Laxmikant Shetgaonkar belongs to the young generation of film makers who are keeping the flag of Goan cinema flying high. After ‘Paltadcho Munis’ (Man Across the Bridge) which made waves at the Toronto film festival followed by ‘Baga Beach’ which won the National award for Best Konkani feature film, Shetgaonkar’s latest screenplay Bhavarth has been selected for the Film Bazaar at the on-going International Film Festival of India where he will be talking to prospective producers and financers.
Shetgaonkar is disappointed with the state government for not taking up the cause of promoting Konkani cinema. “Every other state has a film policy, be it Maharashtra, Kerala or Odisha, there has been a lot of talk about it in Goa but there is no action” he said on the side lines of the Film Bazaar.
He has a valid reason to be disappointed – It has been over three years since the state policy became defunct and the modified policy is a work-in-progress since then.

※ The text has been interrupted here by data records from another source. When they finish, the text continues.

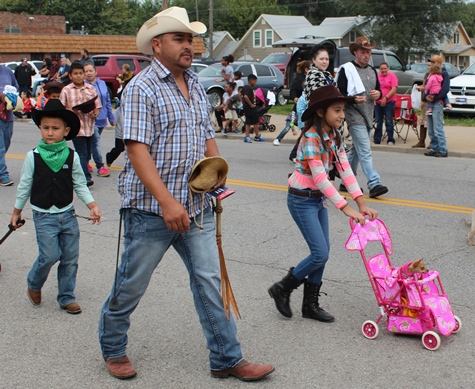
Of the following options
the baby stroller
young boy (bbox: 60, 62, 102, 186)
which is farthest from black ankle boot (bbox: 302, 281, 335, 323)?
the baby stroller

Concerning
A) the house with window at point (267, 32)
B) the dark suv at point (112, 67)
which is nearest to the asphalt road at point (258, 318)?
the dark suv at point (112, 67)

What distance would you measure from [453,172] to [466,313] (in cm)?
673

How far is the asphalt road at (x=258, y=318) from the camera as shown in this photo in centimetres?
412

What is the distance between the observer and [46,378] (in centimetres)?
412

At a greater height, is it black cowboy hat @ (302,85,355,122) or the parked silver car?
black cowboy hat @ (302,85,355,122)

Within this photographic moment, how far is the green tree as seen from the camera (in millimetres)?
53375

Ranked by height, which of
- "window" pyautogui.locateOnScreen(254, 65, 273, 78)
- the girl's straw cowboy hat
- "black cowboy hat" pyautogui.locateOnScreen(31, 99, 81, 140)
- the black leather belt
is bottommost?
"window" pyautogui.locateOnScreen(254, 65, 273, 78)

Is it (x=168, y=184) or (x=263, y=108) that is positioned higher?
(x=168, y=184)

Whether there is a lack of will or lack of ability to do, either way the local film makers are suffering the most.
Worse, this has come at a time when there are some young talented film makers looking for a break but that doesn’t seem to be coming, not from the government at least.

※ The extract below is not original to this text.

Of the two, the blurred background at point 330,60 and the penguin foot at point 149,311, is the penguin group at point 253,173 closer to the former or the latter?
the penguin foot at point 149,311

Interestingly, even when the film finance scheme of Goa government was active till 2012, the money disbursed through the scheme was in an arbitrary manner. Some films got as much as 25 lakhs while a similar film on the same scale got 15 lakhs.

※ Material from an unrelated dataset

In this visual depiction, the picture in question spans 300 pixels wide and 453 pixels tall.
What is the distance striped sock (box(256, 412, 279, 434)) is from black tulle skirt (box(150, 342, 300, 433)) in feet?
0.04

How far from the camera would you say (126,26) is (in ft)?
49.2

From those numbers it is obvious that there isn’t a huge amount of money involved in financing films. If a budget of say `3 crores is kept every year to finance films, even at `40 lakhs (which is what the Government of Maharashtra gives for instance) you could get five films and at 10 lakhs which is a sizable amount for a short film, you could get at least ten quality short films.
“Films help us preserve our culture and heritage and they are a documentation of the same. We as film makers can contribute in keeping it alive by telling stories but regional films cannot progress without the support of the government” opines Shetgaonkar whose new film is a period film set in the 16th century in Goa, in a village which is going through a religious transformation.
“Given the population and the size of our state, it is impossible for private producers to fund a film, the only way cinema can survive in Goa is with the support of the government, I just hope they revive the film policy and bring it back on track otherwise what is the point of having IFFI in the state if the government just pays lip service to promote films? The role of art is being taken for granted by the authorities” he added.